Document Creation
Document Part
There are 23 buttons for users to create the documents. Each
button represents one term that can be add to the documents.
Among these terms, there are 3 terms are stop words those will
be ignored for calculating the vector value. In document part,
users can create at most 16 documents. When the users click
one document term button, the term will be showed in the first
text box. During the documents creation, users also need the
following functional buttons.
- "Reset", it is used to clear all the content in document
part.
- "Delete", users can use it to erase the content in the first
text box.
- "Add", a key button, is used to put the content into the
document list and get the frequency of each term in the document.

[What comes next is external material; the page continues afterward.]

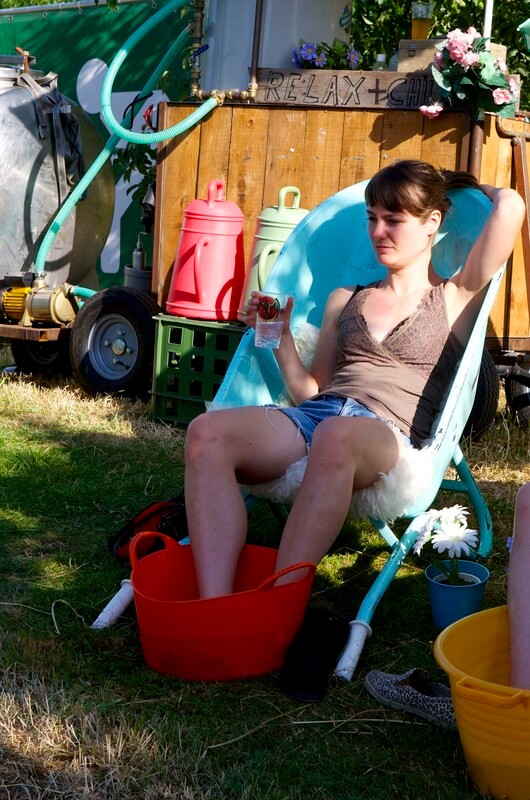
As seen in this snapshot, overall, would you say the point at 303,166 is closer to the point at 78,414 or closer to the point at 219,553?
the point at 78,414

In my Javascript part, to make sure to get the correct frequency
of each term, I created a set of calculate functions.
The calculate() function will find term
"we", then count the number of this term in one document. After
that, it will call function calculate2() to get the frequency
of next term and so on. Therefore, in Adddocuments() function,
it just need to call function calculate() to get all the frequencies.
In this function, the co-ordinates of the vector are calculated
by the formular:
CVEC[i]
= ( term i frequency ) / sqrt [ ( term i freq )2
+ ( term i+1 freq )2 +......+ ( term n freq )2
],
where i=0 and i < 20 because of 20 terms.
Query Part
In query part, users can create queries and then get the similarity
between one query and the documents. Users can pick any terms
from "Query Term" list and choose a weight from "Weight" list.
Then add the term and weight into text box. "Submit" calculates
the co-ordinate of query by the same formula as above since
we can treat query as a document. At the same time, all the
co-ordinates will send to FastMap algorithm calculation part
to calculate the similarities by Euclidean Distance and Cosine
Measure.